(Dataset entries)
=====

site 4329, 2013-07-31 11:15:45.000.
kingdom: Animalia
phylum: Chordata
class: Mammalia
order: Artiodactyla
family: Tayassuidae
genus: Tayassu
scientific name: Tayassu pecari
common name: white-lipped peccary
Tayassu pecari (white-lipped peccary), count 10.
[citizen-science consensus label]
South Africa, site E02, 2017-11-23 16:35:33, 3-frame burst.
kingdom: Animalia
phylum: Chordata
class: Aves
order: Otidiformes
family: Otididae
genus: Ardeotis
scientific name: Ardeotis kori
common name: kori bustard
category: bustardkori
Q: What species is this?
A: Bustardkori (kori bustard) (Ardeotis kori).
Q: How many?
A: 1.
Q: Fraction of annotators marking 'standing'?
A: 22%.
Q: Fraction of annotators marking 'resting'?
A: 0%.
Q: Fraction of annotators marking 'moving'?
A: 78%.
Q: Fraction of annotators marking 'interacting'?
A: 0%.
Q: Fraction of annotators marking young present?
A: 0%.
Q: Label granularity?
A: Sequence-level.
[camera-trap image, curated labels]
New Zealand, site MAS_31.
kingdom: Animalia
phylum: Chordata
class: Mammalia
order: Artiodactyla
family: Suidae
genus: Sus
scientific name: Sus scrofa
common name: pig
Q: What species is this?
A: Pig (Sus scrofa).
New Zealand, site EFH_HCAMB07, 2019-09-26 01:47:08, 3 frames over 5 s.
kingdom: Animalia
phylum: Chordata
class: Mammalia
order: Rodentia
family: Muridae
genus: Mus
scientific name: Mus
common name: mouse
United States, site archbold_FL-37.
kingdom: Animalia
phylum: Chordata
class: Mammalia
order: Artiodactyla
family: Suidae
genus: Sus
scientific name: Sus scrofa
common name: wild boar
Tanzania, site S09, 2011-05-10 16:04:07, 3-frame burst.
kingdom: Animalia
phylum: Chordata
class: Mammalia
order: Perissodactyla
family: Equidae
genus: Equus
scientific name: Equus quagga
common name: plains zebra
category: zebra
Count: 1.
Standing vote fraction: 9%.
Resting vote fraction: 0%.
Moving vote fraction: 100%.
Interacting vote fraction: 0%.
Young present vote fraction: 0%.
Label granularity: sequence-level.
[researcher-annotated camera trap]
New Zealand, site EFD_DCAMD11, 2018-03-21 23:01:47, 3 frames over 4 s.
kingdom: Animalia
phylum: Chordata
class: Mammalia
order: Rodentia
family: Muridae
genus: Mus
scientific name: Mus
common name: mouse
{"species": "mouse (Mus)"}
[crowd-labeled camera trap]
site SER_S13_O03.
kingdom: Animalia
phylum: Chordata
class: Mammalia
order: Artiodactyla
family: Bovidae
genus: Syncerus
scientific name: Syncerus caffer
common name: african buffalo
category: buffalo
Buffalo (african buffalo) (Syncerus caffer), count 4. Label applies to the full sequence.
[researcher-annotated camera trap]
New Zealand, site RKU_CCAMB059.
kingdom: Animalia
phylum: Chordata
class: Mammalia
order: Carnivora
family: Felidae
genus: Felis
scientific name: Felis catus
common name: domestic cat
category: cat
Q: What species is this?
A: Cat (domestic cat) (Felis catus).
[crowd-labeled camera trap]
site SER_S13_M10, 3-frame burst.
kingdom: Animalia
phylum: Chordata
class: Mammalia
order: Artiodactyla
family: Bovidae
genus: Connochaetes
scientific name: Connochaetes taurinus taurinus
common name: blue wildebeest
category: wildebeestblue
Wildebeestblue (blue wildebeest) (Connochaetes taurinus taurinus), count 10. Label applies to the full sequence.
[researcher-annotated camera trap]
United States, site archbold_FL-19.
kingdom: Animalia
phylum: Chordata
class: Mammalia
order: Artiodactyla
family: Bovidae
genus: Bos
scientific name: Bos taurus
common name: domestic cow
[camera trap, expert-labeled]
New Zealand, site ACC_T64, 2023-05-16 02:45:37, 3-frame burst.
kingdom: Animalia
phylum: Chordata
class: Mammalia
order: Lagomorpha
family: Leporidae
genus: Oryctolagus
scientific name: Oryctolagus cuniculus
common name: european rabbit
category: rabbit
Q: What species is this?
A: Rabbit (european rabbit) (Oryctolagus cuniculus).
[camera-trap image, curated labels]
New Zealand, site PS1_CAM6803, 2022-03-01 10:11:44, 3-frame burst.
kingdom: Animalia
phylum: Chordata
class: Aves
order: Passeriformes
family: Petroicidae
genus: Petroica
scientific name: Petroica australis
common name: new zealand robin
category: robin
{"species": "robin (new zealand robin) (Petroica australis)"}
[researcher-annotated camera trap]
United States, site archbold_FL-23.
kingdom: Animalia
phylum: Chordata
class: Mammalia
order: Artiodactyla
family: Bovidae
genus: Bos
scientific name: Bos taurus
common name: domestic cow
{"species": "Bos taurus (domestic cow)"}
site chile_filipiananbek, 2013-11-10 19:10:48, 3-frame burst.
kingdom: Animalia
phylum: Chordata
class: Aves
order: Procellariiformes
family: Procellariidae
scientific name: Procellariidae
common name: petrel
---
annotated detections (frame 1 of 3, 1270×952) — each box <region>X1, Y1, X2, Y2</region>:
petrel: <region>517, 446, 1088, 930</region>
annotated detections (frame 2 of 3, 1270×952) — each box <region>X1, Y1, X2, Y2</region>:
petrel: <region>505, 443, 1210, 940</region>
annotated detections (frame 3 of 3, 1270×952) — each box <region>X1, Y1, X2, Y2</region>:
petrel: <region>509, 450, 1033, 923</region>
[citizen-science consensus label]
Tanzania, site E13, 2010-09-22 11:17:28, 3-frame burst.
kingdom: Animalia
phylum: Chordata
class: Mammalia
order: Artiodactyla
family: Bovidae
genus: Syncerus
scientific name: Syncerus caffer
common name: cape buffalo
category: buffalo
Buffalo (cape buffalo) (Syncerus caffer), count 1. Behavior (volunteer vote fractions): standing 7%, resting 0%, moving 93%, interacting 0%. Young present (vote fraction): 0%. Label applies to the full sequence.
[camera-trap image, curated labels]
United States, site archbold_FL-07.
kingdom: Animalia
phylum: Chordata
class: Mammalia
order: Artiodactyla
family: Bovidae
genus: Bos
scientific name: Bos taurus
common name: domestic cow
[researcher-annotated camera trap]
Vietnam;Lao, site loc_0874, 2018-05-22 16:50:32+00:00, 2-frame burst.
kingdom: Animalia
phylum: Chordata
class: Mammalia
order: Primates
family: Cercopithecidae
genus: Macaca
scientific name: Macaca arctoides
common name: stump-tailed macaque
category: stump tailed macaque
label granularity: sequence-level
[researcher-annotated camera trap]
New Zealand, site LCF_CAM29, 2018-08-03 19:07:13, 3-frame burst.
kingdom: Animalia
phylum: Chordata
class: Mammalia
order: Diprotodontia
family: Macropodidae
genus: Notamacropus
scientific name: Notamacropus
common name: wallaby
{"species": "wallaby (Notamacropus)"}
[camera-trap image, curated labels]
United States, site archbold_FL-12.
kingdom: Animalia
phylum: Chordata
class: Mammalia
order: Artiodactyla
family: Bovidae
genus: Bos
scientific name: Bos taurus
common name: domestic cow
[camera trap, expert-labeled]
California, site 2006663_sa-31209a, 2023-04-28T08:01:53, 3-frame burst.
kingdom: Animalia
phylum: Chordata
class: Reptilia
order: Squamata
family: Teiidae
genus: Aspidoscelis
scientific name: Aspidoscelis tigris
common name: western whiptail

=====

◆ **What needs to be done**:
The expected output is an exact copy of all the records above.

◆ **Expected output**:
site 4329, 2013-07-31 11:15:45.000.
kingdom: Animalia
phylum: Chordata
class: Mammalia
order: Artiodactyla
family: Tayassuidae
genus: Tayassu
scientific name: Tayassu pecari
common name: white-lipped peccary
Tayassu pecari (white-lipped peccary), count 10.
[citizen-science consensus label]
South Africa, site E02, 2017-11-23 16:35:33, 3-frame burst.
kingdom: Animalia
phylum: Chordata
class: Aves
order: Otidiformes
family: Otididae
genus: Ardeotis
scientific name: Ardeotis kori
common name: kori bustard
category: bustardkori
Q: What species is this?
A: Bustardkori (kori bustard) (Ardeotis kori).
Q: How many?
A: 1.
Q: Fraction of annotators marking 'standing'?
A: 22%.
Q: Fraction of annotators marking 'resting'?
A: 0%.
Q: Fraction of annotators marking 'moving'?
A: 78%.
Q: Fraction of annotators marking 'interacting'?
A: 0%.
Q: Fraction of annotators marking young present?
A: 0%.
Q: Label granularity?
A: Sequence-level.
[camera-trap image, curated labels]
New Zealand, site MAS_31.
kingdom: Animalia
phylum: Chordata
class: Mammalia
order: Artiodactyla
family: Suidae
genus: Sus
scientific name: Sus scrofa
common name: pig
Q: What species is this?
A: Pig (Sus scrofa).
New Zealand, site EFH_HCAMB07, 2019-09-26 01:47:08, 3 frames over 5 s.
kingdom: Animalia
phylum: Chordata
class: Mammalia
order: Rodentia
family: Muridae
genus: Mus
scientific name: Mus
common name: mouse
United States, site archbold_FL-37.
kingdom: Animalia
phylum: Chordata
class: Mammalia
order: Artiodactyla
family: Suidae
genus: Sus
scientific name: Sus scrofa
common name: wild boar
Tanzania, site S09, 2011-05-10 16:04:07, 3-frame burst.
kingdom: Animalia
phylum: Chordata
class: Mammalia
order: Perissodactyla
family: Equidae
genus: Equus
scientific name: Equus quagga
common name: plains zebra
category: zebra
Count: 1.
Standing vote fraction: 9%.
Resting vote fraction: 0%.
Moving vote fraction: 100%.
Interacting vote fraction: 0%.
Young present vote fraction: 0%.
Label granularity: sequence-level.
[researcher-annotated camera trap]
New Zealand, site EFD_DCAMD11, 2018-03-21 23:01:47, 3 frames over 4 s.
kingdom: Animalia
phylum: Chordata
class: Mammalia
order: Rodentia
family: Muridae
genus: Mus
scientific name: Mus
common name: mouse
{"species": "mouse (Mus)"}
[crowd-labeled camera trap]
site SER_S13_O03.
kingdom: Animalia
phylum: Chordata
class: Mammalia
order: Artiodactyla
family: Bovidae
genus: Syncerus
scientific name: Syncerus caffer
common name: african buffalo
category: buffalo
Buffalo (african buffalo) (Syncerus caffer), count 4. Label applies to the full sequence.
[researcher-annotated camera trap]
New Zealand, site RKU_CCAMB059.
kingdom: Animalia
phylum: Chordata
class: Mammalia
order: Carnivora
family: Felidae
genus: Felis
scientific name: Felis catus
common name: domestic cat
category: cat
Q: What species is this?
A: Cat (domestic cat) (Felis catus).
[crowd-labeled camera trap]
site SER_S13_M10, 3-frame burst.
kingdom: Animalia
phylum: Chordata
class: Mammalia
order: Artiodactyla
family: Bovidae
genus: Connochaetes
scientific name: Connochaetes taurinus taurinus
common name: blue wildebeest
category: wildebeestblue
Wildebeestblue (blue wildebeest) (Connochaetes taurinus taurinus), count 10. Label applies to the full sequence.
[researcher-annotated camera trap]
United States, site archbold_FL-19.
kingdom: Animalia
phylum: Chordata
class: Mammalia
order: Artiodactyla
family: Bovidae
genus: Bos
scientific name: Bos taurus
common name: domestic cow
[camera trap, expert-labeled]
New Zealand, site ACC_T64, 2023-05-16 02:45:37, 3-frame burst.
kingdom: Animalia
phylum: Chordata
class: Mammalia
order: Lagomorpha
family: Leporidae
genus: Oryctolagus
scientific name: Oryctolagus cuniculus
common name: european rabbit
category: rabbit
Q: What species is this?
A: Rabbit (european rabbit) (Oryctolagus cuniculus).
[camera-trap image, curated labels]
New Zealand, site PS1_CAM6803, 2022-03-01 10:11:44, 3-frame burst.
kingdom: Animalia
phylum: Chordata
class: Aves
order: Passeriformes
family: Petroicidae
genus: Petroica
scientific name: Petroica australis
common name: new zealand robin
category: robin
{"species": "robin (new zealand robin) (Petroica australis)"}
[researcher-annotated camera trap]
United States, site archbold_FL-23.
kingdom: Animalia
phylum: Chordata
class: Mammalia
order: Artiodactyla
family: Bovidae
genus: Bos
scientific name: Bos taurus
common name: domestic cow
{"species": "Bos taurus (domestic cow)"}
site chile_filipiananbek, 2013-11-10 19:10:48, 3-frame burst.
kingdom: Animalia
phylum: Chordata
class: Aves
order: Procellariiformes
family: Procellariidae
scientific name: Procellariidae
common name: petrel
---
annotated detections (frame 1 of 3, 1270×952) — each box <region>X1, Y1, X2, Y2</region>:
petrel: <region>517, 446, 1088, 930</region>
annotated detections (frame 2 of 3, 1270×952) — each box <region>X1, Y1, X2, Y2</region>:
petrel: <region>505, 443, 1210, 940</region>
annotated detections (frame 3 of 3, 1270×952) — each box <region>X1, Y1, X2, Y2</region>:
petrel: <region>509, 450, 1033, 923</region>
[citizen-science consensus label]
Tanzania, site E13, 2010-09-22 11:17:28, 3-frame burst.
kingdom: Animalia
phylum: Chordata
class: Mammalia
order: Artiodactyla
family: Bovidae
genus: Syncerus
scientific name: Syncerus caffer
common name: cape buffalo
category: buffalo
Buffalo (cape buffalo) (Syncerus caffer), count 1. Behavior (volunteer vote fractions): standing 7%, resting 0%, moving 93%, interacting 0%. Young present (vote fraction): 0%. Label applies to the full sequence.
[camera-trap image, curated labels]
United States, site archbold_FL-07.
kingdom: Animalia
phylum: Chordata
class: Mammalia
order: Artiodactyla
family: Bovidae
genus: Bos
scientific name: Bos taurus
common name: domestic cow
[researcher-annotated camera trap]
Vietnam;Lao, site loc_0874, 2018-05-22 16:50:32+00:00, 2-frame burst.
kingdom: Animalia
phylum: Chordata
class: Mammalia
order: Primates
family: Cercopithecidae
genus: Macaca
scientific name: Macaca arctoides
common name: stump-tailed macaque
category: stump tailed macaque
label granularity: sequence-level
[researcher-annotated camera trap]
New Zealand, site LCF_CAM29, 2018-08-03 19:07:13, 3-frame burst.
kingdom: Animalia
phylum: Chordata
class: Mammalia
order: Diprotodontia
family: Macropodidae
genus: Notamacropus
scientific name: Notamacropus
common name: wallaby
{"species": "wallaby (Notamacropus)"}
[camera-trap image, curated labels]
United States, site archbold_FL-12.
kingdom: Animalia
phylum: Chordata
class: Mammalia
order: Artiodactyla
family: Bovidae
genus: Bos
scientific name: Bos taurus
common name: domestic cow
[camera trap, expert-labeled]
California, site 2006663_sa-31209a, 2023-04-28T08:01:53, 3-frame burst.
kingdom: Animalia
phylum: Chordata
class: Reptilia
order: Squamata
family: Teiidae
genus: Aspidoscelis
scientific name: Aspidoscelis tigris
common name: western whiptail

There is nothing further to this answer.